Dans la nuit du 15 au 16 septembre, aux environs de minuit, une patrouille du commissariat du 15ᵉ arrondissement d’Abobo effectuait une ronde dans sa zone de compétence. À hauteur de la pharmacie Saint-François Xavier, alors que leur véhicule était arrêté à un feu rouge, les policiers ont constaté qu’un VTC de type Yango, rouge, immatriculé AA-297-HS, venait de franchir le feu tricolore à vive allure, sans respecter l’arrêt obligatoire.

Contrôle et irrégularités
Le véhicule a rapidement été rattrapé et son conducteur identifié comme G. F. A., 26 ans. Lors du contrôle, le jeune homme a reconnu ne pas être en possession de son permis de conduire, expliquant qu’il avait déjà été retiré pour une précédente infraction (usage du téléphone au volant).
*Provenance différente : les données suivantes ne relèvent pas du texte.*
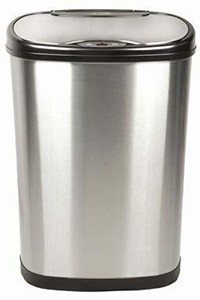 The Best Trashcans For Every Kitchen Trashcans Unlimited Medium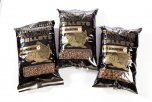 Ringers Next Generation Bag-Up Expander Pellets - 4mm
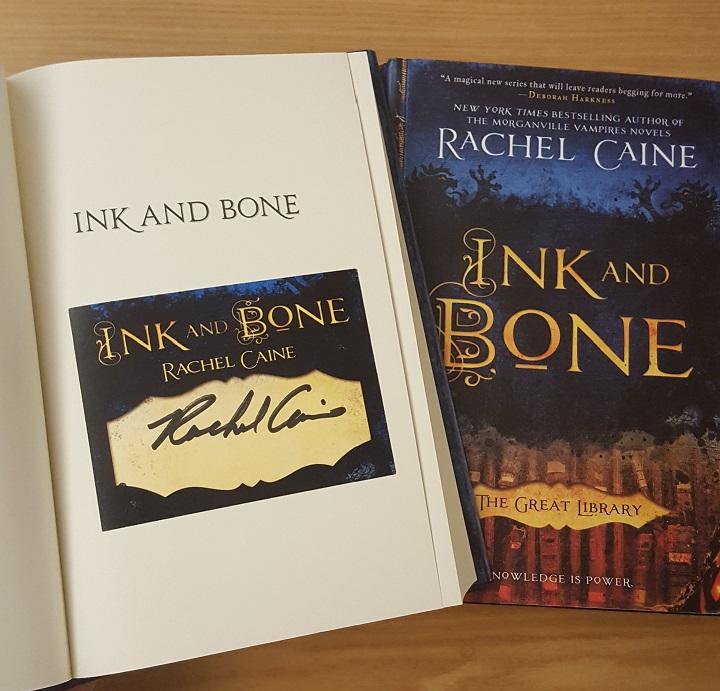 Rachel Caine Giveaway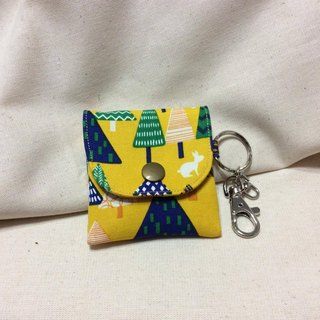Headphone storage bag, peace bag, purse, forest, small tree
La vérification des papiers a révélé plusieurs manquements :
- absence de carte de transport,
- absence de patente,
- absence de carte grise, que le conducteur affirme également avoir perdue.
Seules une vignette et une carte de stationnement ont pu être présentées.
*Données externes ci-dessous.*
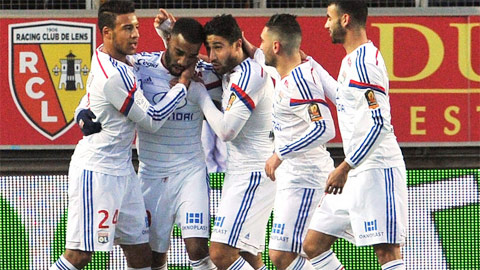 03h00 ngày 21/1, Nantes vs Lyon: Mãnh sư giữ lửa!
Outrage aux forces de l’ordre
Alors que les policiers procédaient aux vérifications, le ton est monté. Le conducteur, au lieu de coopérer, s’est mis à proférer des insultes à l’encontre des agents. Ces propos injurieux ont été qualifiés d’outrage à agents. Il a donc été conduit au commissariat du 15ᵉ arrondissement.
Une vidéo diffamatoire devenue virale
Au poste, G. F. A. a enregistré une vidéo qu’il a diffusée sur les réseaux sociaux. Dans celle-ci, il affirmait avoir été victime d’abus de la part des policiers et d’une arrestation injustifiée.
Cette version des faits, largement relayée en ligne, a été démentie par l’enquête. Elle est considérée comme mensongère et diffamatoire, portant atteinte à l’honneur et à la réputation des forces de l’ordre.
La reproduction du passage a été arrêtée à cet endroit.